Photos by Royalty Image
The 2015 Pan African Film Festival (PAFF) is in full swing, and it’s drawing some of the biggest names in entertainment and show business to Los Angeles, Calif. A hotbed for emerging talent and a haven for black filmmakers, the festival has launched hundreds of independent films and supplied new filmmakers, directors and artists with a venue to share their work.
This year’s film festival takes place between the 5thof February and the 16th of February, and as usual there is a host of movie offerings for film fans, which covers a huge breadth and variety of genres, directors, actors and periods. With soul-searching dramas, comedies and documentaries, this year’s lineup in particular includes some interesting films.

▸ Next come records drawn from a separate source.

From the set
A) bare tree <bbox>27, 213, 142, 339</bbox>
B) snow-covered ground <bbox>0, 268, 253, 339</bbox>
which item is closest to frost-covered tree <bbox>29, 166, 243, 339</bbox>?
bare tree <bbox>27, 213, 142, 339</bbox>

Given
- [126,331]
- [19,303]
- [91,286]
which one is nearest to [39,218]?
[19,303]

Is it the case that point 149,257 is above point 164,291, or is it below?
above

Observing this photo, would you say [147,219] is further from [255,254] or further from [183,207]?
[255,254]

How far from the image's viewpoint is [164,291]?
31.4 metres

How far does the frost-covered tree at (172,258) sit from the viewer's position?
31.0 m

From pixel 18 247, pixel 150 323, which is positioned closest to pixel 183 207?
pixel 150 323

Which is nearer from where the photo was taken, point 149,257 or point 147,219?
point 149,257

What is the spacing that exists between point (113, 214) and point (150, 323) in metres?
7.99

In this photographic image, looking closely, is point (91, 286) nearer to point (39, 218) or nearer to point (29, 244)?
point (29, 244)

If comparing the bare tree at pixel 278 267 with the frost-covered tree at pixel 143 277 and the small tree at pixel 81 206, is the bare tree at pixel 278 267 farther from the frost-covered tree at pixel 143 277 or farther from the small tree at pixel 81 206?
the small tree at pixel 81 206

Sure to generate strong interest among documentaries is director Stanley Nelson’s doc on the Black Panthers — the black militant party, founded in the sixties by Huey P. Newton and Bobby Seale. Titled “The Black Panthers: Vanguard of the Revolution”, the film which served as the festival’s opening film shares archival footage with the voices of the people who were there: police, FBI informants, journalists, white supporters and detractors, and Black Panthers ex-members and members. This year’s potential breakouts include “Triangle-Going to America,” an emotional drama, which follows immigrants in search of the American dream, the romantic comedy “The Man in 3B” starring Lamman Rucker, Billie D. Williams, and “Vigilante – The Crossing” a film which explores the harsh realities of Caribbean life.
Left - Ayuko.Babu
Returning to the festival this year is Haitian actor Jimmy Jean-Louis who is taking the director’s seat in the exploratory documentary “Jimmy Goes to Nollywood.” Jimmy’s film delves into the history of Nigeria’s film industry “Nollywood” and features Isaiah Washington, Leila Djansi and PAFF’s executive director Ayuko Babu.

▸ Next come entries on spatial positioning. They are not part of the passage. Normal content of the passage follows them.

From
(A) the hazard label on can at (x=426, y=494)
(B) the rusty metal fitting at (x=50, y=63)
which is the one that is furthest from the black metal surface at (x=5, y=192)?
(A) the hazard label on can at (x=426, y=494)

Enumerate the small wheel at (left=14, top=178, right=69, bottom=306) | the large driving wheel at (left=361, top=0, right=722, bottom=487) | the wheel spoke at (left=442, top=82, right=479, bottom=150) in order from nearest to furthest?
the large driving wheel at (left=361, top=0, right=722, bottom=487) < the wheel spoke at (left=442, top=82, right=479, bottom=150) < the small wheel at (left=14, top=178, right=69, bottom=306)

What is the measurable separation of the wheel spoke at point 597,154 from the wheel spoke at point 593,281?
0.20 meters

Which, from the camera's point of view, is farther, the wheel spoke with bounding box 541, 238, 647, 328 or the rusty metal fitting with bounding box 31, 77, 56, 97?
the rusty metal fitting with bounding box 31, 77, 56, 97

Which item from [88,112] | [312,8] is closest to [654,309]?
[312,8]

“Everyone knows about Hollywood and Bollywood, but know very little about Nollywood, so I decided to take my cameras and go out there and try to identify what Nollywood is about by talking with Nollywood film producers, directors and actors,” says Jimmy who hopes the project will open up more collaborative opportunities for black filmmakers.

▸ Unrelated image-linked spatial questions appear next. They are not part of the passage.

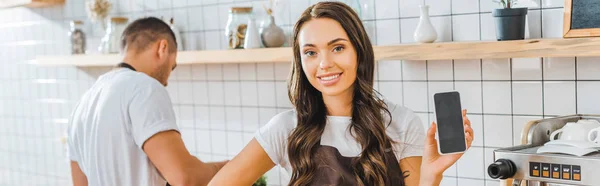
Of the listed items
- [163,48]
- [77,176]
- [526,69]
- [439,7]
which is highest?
[439,7]

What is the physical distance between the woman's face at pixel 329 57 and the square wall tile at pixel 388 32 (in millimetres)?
993

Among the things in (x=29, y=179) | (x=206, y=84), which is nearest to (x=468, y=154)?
(x=206, y=84)

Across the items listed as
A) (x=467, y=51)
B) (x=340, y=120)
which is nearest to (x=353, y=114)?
(x=340, y=120)

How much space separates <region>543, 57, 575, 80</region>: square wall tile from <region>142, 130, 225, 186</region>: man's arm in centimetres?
120

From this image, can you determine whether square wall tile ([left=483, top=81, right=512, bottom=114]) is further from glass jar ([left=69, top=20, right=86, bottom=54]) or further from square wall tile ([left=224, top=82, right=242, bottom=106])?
glass jar ([left=69, top=20, right=86, bottom=54])

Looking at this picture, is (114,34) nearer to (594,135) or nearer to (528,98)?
(528,98)

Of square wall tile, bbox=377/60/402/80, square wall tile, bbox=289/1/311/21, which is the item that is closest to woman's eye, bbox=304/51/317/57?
square wall tile, bbox=377/60/402/80

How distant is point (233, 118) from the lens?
3.25 metres

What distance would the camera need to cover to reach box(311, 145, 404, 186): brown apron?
5.32 ft

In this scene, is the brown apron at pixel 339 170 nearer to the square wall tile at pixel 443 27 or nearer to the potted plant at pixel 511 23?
the potted plant at pixel 511 23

“I like exploring things that are less known and the business there could be a real identity to Africa,” Jimmy continues. “If we are able to make movies of quality, it will open a whole market not just for Africans, but for blacks everywhere and it will also help us to tell our own stories without having to go through anyone else.”
All films will screen at RAVE Cinemas 15, located within the Baldwin Hills Crenshaw Plaza, 4200 Marlton Avenue, Los Angeles, CA 90008.